Transcribe word for word the lines running from the line with "In the closest-to-farthest" to the line with "5. pixel 166 72", both included.

▽

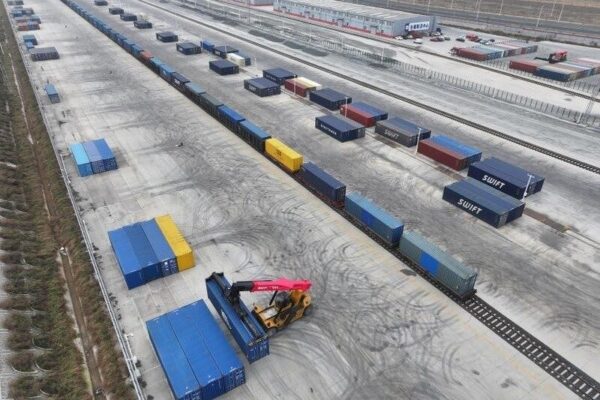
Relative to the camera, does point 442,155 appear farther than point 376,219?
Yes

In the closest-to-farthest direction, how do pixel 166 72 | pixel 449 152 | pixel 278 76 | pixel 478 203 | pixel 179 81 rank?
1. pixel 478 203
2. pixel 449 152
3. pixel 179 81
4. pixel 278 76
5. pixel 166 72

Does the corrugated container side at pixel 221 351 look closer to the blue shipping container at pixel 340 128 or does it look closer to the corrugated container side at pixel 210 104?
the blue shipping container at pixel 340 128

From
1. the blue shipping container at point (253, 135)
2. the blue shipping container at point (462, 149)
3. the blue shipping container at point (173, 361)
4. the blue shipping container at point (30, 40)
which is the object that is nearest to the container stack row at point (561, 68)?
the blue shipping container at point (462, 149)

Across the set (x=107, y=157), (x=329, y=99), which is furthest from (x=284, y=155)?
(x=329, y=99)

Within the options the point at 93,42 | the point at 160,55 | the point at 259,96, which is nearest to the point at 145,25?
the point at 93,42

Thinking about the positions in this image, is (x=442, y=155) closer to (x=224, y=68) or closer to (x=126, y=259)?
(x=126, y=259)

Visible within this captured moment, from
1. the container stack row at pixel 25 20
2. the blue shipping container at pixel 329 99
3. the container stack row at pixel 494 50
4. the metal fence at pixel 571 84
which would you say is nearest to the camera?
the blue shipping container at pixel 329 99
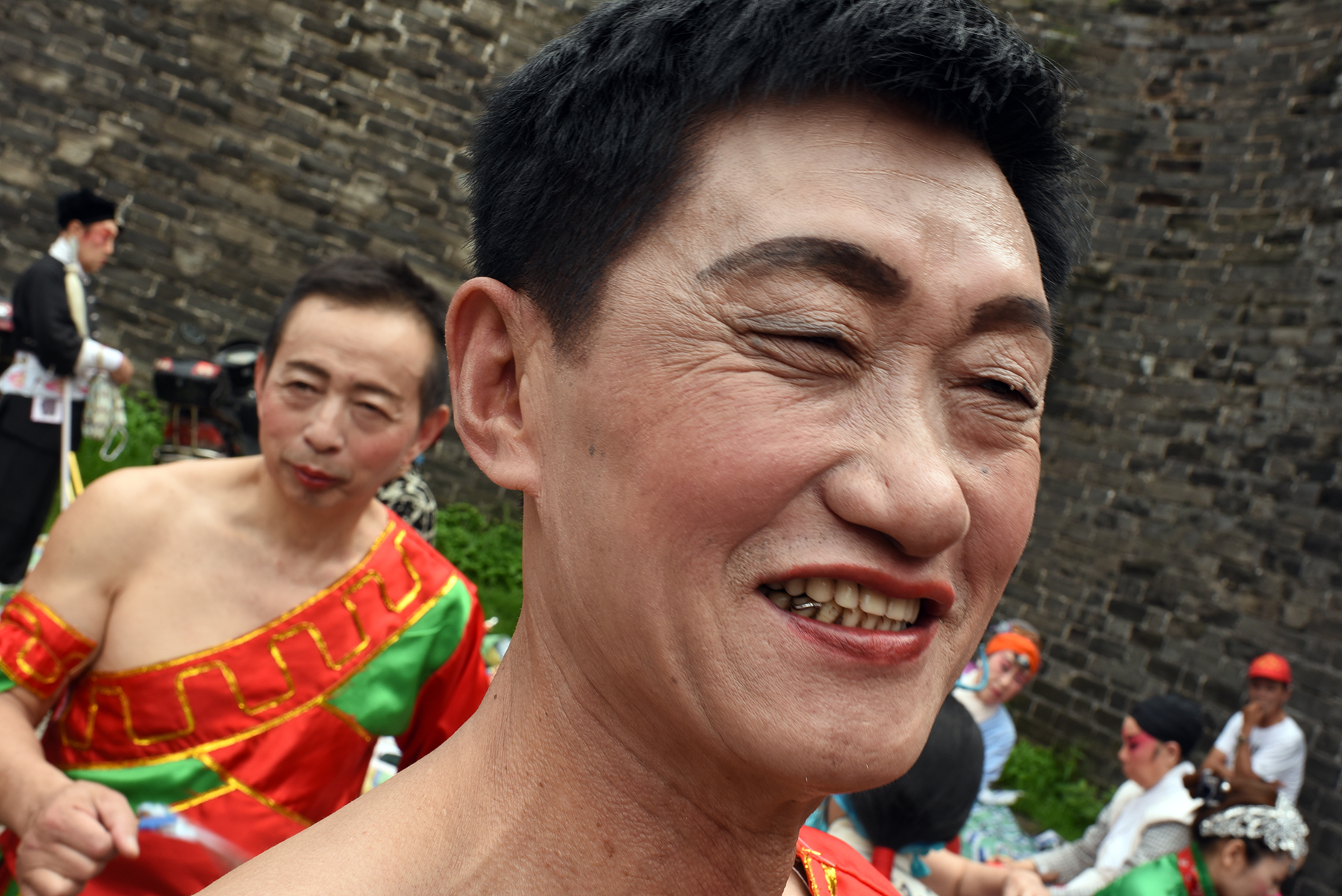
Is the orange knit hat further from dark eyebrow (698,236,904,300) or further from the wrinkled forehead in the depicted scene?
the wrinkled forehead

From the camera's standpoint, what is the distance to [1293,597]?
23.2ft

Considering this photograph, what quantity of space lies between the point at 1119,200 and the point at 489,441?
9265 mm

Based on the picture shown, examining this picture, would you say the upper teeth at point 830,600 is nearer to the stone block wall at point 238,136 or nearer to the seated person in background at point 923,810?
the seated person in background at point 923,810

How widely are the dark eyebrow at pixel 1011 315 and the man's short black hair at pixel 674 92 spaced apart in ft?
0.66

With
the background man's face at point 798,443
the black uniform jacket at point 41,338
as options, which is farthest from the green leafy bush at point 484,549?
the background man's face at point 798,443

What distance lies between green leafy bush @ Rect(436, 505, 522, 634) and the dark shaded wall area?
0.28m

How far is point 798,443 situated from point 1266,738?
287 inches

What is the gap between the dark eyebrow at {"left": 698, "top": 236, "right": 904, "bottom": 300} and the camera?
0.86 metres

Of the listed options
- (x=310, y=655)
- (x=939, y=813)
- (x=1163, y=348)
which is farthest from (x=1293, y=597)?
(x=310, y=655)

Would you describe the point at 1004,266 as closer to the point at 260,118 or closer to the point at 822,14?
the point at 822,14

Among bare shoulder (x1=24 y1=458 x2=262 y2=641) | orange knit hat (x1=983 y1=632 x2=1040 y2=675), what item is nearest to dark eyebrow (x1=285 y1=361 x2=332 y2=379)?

△
▽

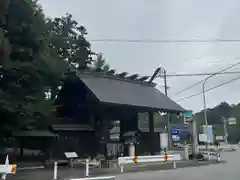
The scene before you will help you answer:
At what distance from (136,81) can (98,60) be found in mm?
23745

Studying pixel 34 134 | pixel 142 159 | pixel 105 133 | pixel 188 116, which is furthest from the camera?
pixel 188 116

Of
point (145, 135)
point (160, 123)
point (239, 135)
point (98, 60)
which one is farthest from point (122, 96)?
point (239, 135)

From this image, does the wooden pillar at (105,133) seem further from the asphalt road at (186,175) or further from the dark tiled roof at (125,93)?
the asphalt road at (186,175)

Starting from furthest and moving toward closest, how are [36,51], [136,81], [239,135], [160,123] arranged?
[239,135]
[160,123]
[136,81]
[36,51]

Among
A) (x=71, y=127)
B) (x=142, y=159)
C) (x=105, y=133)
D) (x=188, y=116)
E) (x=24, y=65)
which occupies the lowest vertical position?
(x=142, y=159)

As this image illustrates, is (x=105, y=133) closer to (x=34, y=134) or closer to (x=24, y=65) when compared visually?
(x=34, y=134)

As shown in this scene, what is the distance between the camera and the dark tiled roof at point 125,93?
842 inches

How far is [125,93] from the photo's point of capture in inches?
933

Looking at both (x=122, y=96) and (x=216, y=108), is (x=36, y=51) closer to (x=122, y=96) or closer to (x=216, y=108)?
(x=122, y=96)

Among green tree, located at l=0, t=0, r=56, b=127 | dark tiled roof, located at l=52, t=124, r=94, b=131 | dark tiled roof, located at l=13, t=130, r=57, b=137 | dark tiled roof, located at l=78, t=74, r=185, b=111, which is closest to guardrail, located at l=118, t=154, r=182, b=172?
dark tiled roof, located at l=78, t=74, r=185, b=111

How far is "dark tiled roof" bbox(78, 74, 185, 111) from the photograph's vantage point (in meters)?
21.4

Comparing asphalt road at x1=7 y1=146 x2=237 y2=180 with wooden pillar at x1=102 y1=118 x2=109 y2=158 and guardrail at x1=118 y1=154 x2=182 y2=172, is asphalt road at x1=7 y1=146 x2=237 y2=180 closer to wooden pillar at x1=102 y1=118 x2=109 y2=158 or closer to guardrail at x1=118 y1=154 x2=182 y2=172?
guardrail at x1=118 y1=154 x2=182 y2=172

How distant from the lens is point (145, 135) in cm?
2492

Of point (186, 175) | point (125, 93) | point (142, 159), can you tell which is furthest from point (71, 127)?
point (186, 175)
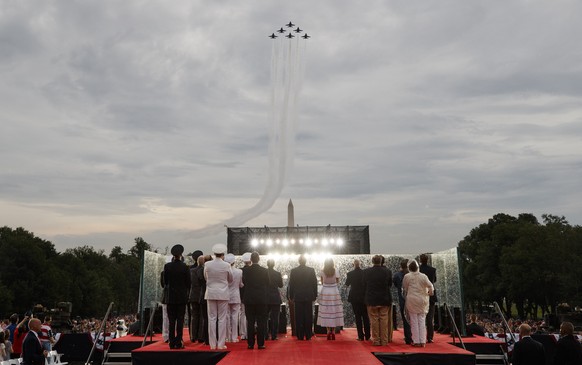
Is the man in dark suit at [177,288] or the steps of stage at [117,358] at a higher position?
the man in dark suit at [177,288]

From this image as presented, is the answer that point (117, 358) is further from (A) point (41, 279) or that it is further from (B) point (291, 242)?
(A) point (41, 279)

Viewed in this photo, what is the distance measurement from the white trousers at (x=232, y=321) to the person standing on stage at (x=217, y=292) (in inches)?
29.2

△

• **Result**:
In the closest-to-farthest direction, how do pixel 166 72 | pixel 449 152 | pixel 278 76 | pixel 478 203 | pixel 179 81 rank?
1. pixel 478 203
2. pixel 449 152
3. pixel 179 81
4. pixel 278 76
5. pixel 166 72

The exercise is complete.